● TERAPKAN BACAAN
A. Sebutkan semua ungkapan yang ditulis di dalam tanda kurung pada teks tentang keadilan restoratif.
B. Tolong teruskan teks tentang keadilan restoratif, dimulai setelah kalimat terakhirnya.

● TEKS
────
JAKARTA,SOROSOWAN.CO.ID – Jaksa Agung Muda Tindak Pidana Umum (JAM-Pidum) Fadil Zumhana mengatakan penyelesaian tindak pidana tidak selalu bersifat retributif (pembalasan).
Akan tetapi, bisa melalui solusi restorative justice atau suatu metode alternative penyelesaian perkara hukum yang difokuskan pada tujuan utamanya yaitu menerapkan rasa keadilan kepada pihak-pihak yang berperkara.
Kata Zumhana, restorative justice dapat menjadi solusi dalam penyelesaian sejumlah kasus tindak pidana ringan dan mencederai rasa keadilan di masyarakat.
Misalnya, kasus seorang nenek dipidana dikarenakan mengambil beberapa buah kakao dan seorang kakek dipidana karena mengambil getah karet yang jika dirupiahkan nilainya kurang lebih Rp17 ribu.
“Kasus tersebut tentunya mencederai hati nurani masyarakat dan para pencari keadilan, bahkan semakin menasbihkan pepatah hukum tumpul keatas dan tajam kebawah,” kata JAM-Pidum dalam siaran persnya, Rabu (23/3/2022).
Oleh karena itu, tegas dia, kiranya perlu adanya suatu alternatif penegakan hukum yang lebih membumi yang lebih ideal yaitu restorative justice.
“Penyelesaian perkara melalui restorative justice mendapat respon yang sangat positif dari masyarakat, terbukti dengan banyaknya permintaan agar penyelesaian perkara dilakukan melalui proses penghentian penuntutan berdasarkan keadilan restoratif,” ungkap Zumhana.
────
● BAGIAN DATA
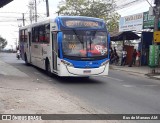 Viação São Pedro 0324016 na cidade de Manaus, Amazonas, Brasil, por Bus de Manaus AM. Número da foto: #:id.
────
● JAWABAN TIAP TUGAS
A.
- JAM-Pidum
- pembalasan
- 23/3/2022

B.
JAM-Pidum telah beberapa kali mengeluarkan petunjuk teknis dalam pelaksanaan penghentian penuntutan berdasarkan keadilan restoratif, terakhir dengan surat edaran Jaksa Agung Muda Tindak Pidana Umum Nomor: 01/E/Ejp/02/2022 Tentang Pelaksanaan Penghentian Penuntutan Berdasarkan Keadilan Restoratif.
Menurut Zumhana, pembentukan Rumah Restorative Justice yang sudah dilaunching oleh Jaksa Agung pada Rabu 16 Maret 2022 dapat menjadi sarana penyelesaian perkara diluar persidangan (afdoening buiten process) sebagai alternatif solusi memecahkan permasalahan penegakan hukum dalam perkara tertentu yang belum dapat memulihkan kedamaian dan harmoni dalam masyarakat seperti sebelum terjadinya tindak pidana.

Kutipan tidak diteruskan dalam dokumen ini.